Rows of spatial question data
☆ ☆ ☆ ☆ ☆ ☆ ☆

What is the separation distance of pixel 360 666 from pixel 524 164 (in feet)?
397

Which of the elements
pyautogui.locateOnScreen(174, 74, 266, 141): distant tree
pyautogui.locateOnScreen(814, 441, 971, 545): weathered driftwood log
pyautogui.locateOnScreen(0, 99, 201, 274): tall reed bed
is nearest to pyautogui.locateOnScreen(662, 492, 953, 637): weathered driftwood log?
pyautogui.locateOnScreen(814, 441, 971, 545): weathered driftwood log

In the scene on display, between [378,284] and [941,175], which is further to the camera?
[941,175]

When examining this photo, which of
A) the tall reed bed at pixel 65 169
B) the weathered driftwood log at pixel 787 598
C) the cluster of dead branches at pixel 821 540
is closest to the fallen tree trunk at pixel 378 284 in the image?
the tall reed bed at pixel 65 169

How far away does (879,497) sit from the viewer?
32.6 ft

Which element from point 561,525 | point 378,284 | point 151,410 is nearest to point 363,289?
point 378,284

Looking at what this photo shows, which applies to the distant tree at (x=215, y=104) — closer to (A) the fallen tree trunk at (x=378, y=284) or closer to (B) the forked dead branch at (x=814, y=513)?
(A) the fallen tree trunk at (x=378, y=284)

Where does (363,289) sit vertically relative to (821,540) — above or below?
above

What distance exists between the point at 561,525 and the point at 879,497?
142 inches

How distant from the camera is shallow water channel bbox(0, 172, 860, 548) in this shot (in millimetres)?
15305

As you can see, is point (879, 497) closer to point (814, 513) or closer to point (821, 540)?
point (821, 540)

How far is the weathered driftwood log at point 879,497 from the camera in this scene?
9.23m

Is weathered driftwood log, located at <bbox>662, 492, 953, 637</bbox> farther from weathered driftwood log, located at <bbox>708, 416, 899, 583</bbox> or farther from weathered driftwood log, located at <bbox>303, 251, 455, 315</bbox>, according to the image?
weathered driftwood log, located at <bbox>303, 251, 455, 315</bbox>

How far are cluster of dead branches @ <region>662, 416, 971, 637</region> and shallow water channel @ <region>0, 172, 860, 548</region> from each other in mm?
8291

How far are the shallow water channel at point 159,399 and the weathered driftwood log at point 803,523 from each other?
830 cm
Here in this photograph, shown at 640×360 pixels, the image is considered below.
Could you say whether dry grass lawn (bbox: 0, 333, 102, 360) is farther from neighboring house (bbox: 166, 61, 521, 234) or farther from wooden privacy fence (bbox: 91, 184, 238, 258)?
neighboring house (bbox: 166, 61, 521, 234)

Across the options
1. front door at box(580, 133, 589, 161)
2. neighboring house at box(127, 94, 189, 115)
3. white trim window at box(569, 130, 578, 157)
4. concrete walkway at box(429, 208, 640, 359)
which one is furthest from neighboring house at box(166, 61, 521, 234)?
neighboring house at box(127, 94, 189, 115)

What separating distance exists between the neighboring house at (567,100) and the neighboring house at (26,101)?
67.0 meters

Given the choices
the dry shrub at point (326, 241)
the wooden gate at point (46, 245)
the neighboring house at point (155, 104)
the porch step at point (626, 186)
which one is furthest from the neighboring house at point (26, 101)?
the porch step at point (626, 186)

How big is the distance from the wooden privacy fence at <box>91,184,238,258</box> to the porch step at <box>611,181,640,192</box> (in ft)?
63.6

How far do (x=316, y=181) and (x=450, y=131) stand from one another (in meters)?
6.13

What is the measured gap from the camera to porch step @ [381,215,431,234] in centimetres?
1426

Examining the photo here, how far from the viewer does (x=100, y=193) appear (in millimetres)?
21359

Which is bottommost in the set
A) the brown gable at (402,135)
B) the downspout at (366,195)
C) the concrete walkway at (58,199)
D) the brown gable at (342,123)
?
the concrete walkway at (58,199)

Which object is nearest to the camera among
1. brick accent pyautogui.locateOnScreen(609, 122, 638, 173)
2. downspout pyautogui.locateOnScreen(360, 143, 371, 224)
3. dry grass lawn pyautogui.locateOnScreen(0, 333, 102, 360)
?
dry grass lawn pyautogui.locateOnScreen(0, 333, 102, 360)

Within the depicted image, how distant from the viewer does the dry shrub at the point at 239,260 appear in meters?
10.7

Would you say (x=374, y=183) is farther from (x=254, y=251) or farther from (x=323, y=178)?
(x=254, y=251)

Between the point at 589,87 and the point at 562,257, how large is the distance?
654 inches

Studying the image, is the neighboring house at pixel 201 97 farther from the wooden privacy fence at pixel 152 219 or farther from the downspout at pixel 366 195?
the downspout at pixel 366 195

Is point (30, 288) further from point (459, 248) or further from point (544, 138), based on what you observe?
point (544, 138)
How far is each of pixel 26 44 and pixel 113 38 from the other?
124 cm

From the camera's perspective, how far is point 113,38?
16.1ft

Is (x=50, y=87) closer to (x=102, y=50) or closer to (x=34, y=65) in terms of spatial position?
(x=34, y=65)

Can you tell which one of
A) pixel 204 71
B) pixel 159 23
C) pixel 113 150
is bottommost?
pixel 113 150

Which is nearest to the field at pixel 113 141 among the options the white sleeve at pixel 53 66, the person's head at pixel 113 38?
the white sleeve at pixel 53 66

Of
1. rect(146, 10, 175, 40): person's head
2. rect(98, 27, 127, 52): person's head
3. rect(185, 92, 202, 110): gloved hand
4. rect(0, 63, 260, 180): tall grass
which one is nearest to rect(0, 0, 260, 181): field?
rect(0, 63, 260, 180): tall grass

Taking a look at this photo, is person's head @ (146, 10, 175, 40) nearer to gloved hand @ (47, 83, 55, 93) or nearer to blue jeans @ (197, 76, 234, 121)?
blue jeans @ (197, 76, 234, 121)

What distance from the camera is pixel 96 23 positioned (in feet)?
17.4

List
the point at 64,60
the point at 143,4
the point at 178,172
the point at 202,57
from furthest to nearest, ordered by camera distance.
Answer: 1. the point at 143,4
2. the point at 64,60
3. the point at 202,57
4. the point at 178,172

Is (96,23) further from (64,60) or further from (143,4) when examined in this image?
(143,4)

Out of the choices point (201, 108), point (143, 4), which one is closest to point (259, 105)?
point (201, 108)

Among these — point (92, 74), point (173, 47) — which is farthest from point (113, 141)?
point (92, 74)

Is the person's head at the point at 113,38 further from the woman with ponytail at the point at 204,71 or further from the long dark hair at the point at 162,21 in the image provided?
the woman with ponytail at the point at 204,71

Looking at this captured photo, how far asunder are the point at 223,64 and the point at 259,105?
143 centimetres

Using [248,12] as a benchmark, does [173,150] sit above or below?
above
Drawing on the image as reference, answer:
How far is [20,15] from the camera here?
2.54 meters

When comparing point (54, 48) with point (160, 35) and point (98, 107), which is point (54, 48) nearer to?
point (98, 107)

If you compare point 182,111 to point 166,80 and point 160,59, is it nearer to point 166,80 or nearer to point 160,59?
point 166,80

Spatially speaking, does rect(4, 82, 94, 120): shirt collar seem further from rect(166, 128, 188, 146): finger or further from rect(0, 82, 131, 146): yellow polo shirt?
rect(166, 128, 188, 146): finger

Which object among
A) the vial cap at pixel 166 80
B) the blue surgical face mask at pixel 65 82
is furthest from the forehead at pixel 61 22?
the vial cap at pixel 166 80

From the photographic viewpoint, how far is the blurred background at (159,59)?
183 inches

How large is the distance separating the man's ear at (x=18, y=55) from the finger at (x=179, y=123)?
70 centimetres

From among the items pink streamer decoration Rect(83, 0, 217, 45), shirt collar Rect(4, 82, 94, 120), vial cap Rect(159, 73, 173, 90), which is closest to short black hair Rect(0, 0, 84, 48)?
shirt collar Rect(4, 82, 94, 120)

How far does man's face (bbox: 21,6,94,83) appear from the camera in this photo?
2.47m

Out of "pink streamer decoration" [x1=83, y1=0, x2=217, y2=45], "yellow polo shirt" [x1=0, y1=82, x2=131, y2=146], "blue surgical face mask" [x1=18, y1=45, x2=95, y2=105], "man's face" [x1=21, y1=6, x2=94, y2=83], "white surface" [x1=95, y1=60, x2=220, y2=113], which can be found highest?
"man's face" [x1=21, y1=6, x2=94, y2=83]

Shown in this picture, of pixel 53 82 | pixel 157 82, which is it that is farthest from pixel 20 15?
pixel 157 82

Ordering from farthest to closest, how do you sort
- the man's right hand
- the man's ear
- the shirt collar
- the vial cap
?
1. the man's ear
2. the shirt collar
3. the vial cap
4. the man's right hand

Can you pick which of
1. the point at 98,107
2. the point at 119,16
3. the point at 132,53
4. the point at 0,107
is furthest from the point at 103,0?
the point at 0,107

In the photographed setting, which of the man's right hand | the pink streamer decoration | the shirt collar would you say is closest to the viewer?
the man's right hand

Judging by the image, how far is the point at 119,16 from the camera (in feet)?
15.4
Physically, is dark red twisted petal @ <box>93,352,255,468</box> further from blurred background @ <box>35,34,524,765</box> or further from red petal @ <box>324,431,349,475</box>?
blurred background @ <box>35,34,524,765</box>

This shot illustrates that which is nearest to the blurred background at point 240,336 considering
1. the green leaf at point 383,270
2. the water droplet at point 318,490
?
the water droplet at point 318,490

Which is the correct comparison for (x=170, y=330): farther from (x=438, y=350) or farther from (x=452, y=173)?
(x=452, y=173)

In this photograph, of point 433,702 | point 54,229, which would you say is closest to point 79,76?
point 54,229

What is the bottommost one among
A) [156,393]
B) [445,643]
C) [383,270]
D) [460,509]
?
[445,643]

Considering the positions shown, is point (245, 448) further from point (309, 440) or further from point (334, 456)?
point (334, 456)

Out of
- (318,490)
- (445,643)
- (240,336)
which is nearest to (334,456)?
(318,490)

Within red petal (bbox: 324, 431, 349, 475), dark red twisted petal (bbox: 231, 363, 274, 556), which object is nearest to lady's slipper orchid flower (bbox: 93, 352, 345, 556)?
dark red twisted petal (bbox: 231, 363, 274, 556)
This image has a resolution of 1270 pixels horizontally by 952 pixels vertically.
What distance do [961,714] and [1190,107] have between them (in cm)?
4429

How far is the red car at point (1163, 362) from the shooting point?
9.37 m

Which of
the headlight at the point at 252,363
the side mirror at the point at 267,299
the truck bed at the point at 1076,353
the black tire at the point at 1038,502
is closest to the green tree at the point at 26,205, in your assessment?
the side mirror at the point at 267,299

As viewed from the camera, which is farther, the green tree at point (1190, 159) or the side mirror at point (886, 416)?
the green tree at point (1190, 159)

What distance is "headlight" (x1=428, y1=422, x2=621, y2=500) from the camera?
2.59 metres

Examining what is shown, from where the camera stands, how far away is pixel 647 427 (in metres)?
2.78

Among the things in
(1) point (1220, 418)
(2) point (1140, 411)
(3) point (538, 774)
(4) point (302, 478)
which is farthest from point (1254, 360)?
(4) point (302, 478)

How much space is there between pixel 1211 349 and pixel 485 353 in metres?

☆ ☆ ☆ ☆ ☆ ☆ ☆

> TASK OBJECTIVE
Begin with the line that contains "This shot illustrates" and set down each line exactly until the records above end, including the final line.

> FINAL RESULT
This shot illustrates that which is nearest to the blurred background at point 240,336 considering
1. the green leaf at point 383,270
2. the water droplet at point 318,490
?
the water droplet at point 318,490

Which is the correct comparison for (x=170, y=330): farther from (x=438, y=350) or farther from (x=452, y=173)?
(x=452, y=173)

In this photograph, of point 433,702 | point 54,229, which would you say is closest to point 79,76?
point 54,229

What is the bottommost one among
A) [156,393]
B) [445,643]
C) [383,270]
D) [460,509]
?
[445,643]

Considering the positions shown, is point (245, 448) further from point (309, 440) or further from point (334, 456)?
point (334, 456)

Out of
- (318,490)
- (445,643)
- (240,336)
which is nearest to (334,456)?
(318,490)

Within red petal (bbox: 324, 431, 349, 475), dark red twisted petal (bbox: 231, 363, 274, 556), which object is nearest to lady's slipper orchid flower (bbox: 93, 352, 345, 556)?
dark red twisted petal (bbox: 231, 363, 274, 556)
This image has a resolution of 1270 pixels horizontally by 952 pixels vertically.
What distance do [961,714] and [1190,107] have between them (in cm)?
4429

How far is the red car at point (1163, 362) from the shooting point?
9.37 m

Which of
the headlight at the point at 252,363
the side mirror at the point at 267,299
the truck bed at the point at 1076,353
the black tire at the point at 1038,502
is closest to the green tree at the point at 26,205, in your assessment?
the side mirror at the point at 267,299

As viewed from the camera, which is farther, the green tree at point (1190, 159) or the side mirror at point (886, 416)?
the green tree at point (1190, 159)

What distance is "headlight" (x1=428, y1=422, x2=621, y2=500) from the camera?
2.59 metres

Examining what is shown, from where the camera stands, how far away is pixel 647 427 (in metres)?
2.78

Among the things in
(1) point (1220, 418)
(2) point (1140, 411)
(3) point (538, 774)
(4) point (302, 478)
which is farthest from point (1254, 360)?
(4) point (302, 478)

How much space is there between pixel 1211 349 and pixel 485 353 in metres?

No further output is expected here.